THE TASK. Reproduce every line below exactly as written; do not include the images.
━━━ SUPPLIED INFORMATION
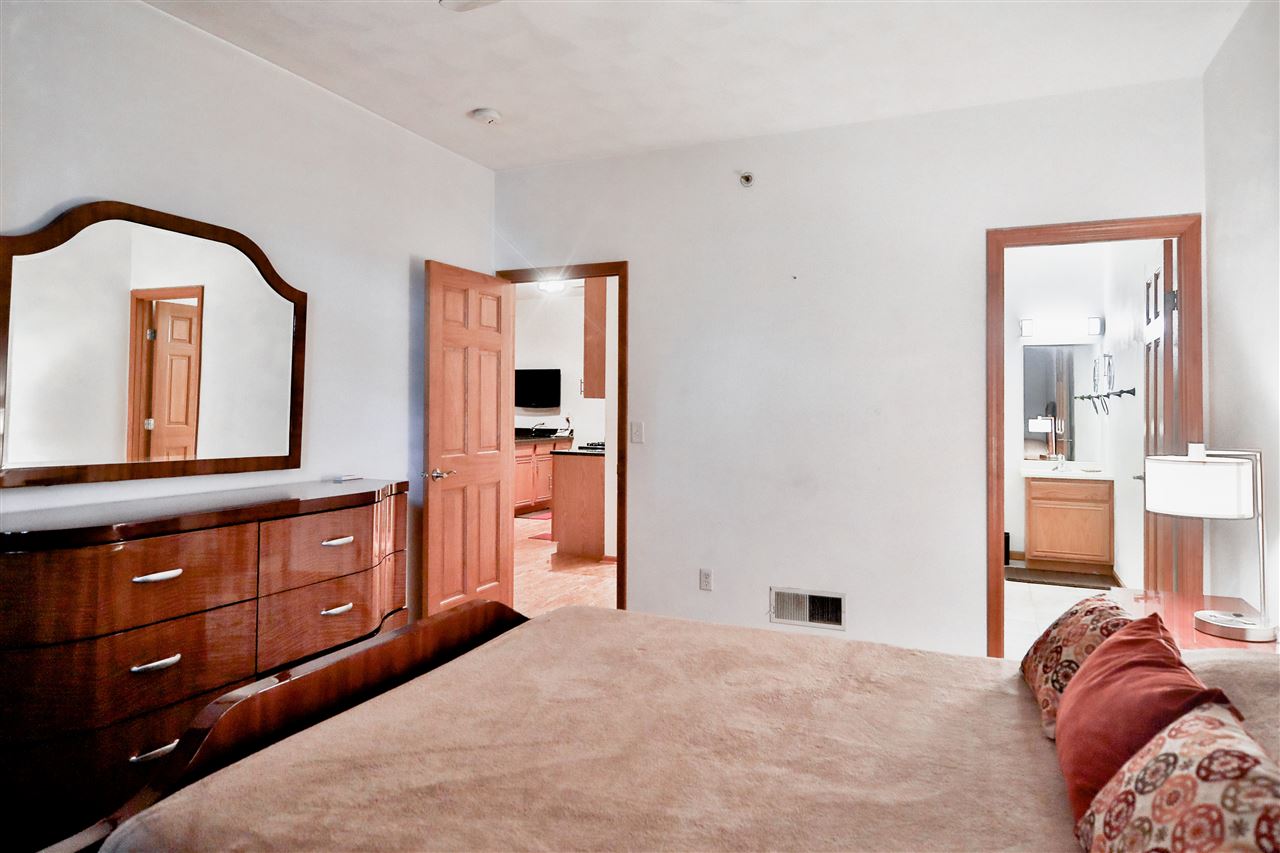 10135 Monarch Road, Unit 3 Roscoe, IL 61073 - Photo 13 of 20 a bedroom with a bed a dresser and mirror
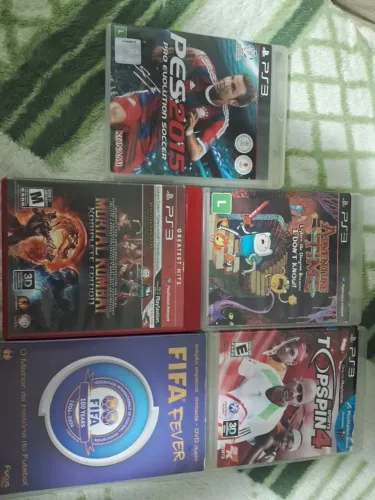 Cinco jogos de PS3 variados semi usados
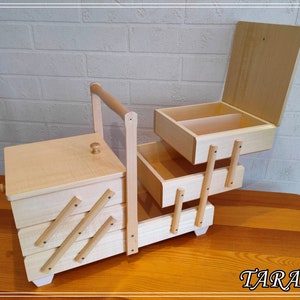 May include: A wooden sewing box with a hinged lid and three drawers. The box has a handle and is made of light wood. The box is open and the drawers are pulled out. The box is sitting on a wooden table.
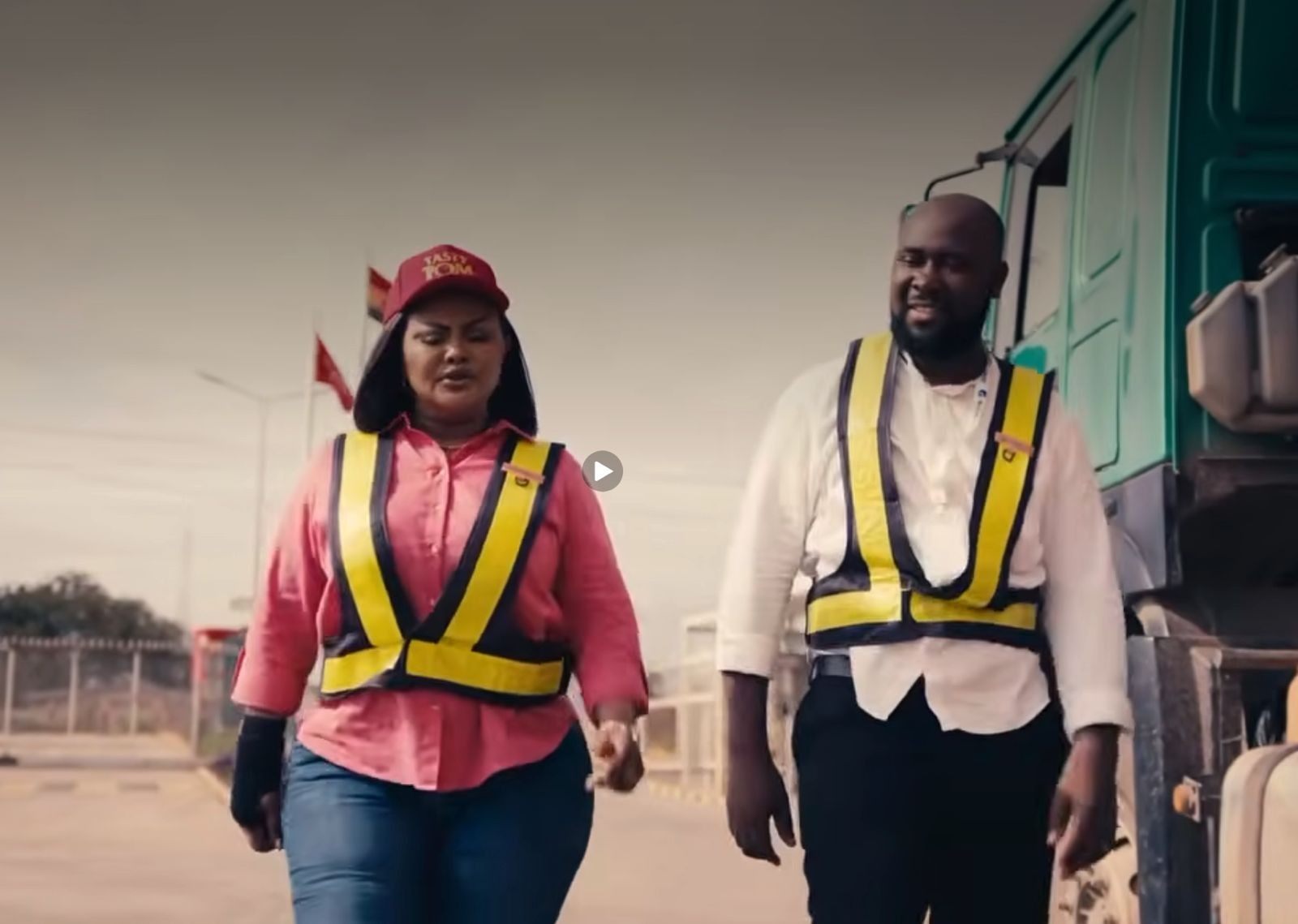 Tasty Tom campaign video still, two brand ambassadors walking beside a delivery truck.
━━━━━━
REPLY TO THE TASK.
 10135 Monarch Road, Unit 3 Roscoe, IL 61073 - Photo 13 of 20 a bedroom with a bed a dresser and mirror
 Cinco jogos de PS3 variados semi usados
 May include: A wooden sewing box with a hinged lid and three drawers. The box has a handle and is made of light wood. The box is open and the drawers are pulled out. The box is sitting on a wooden table.
 Tasty Tom campaign video still, two brand ambassadors walking beside a delivery truck.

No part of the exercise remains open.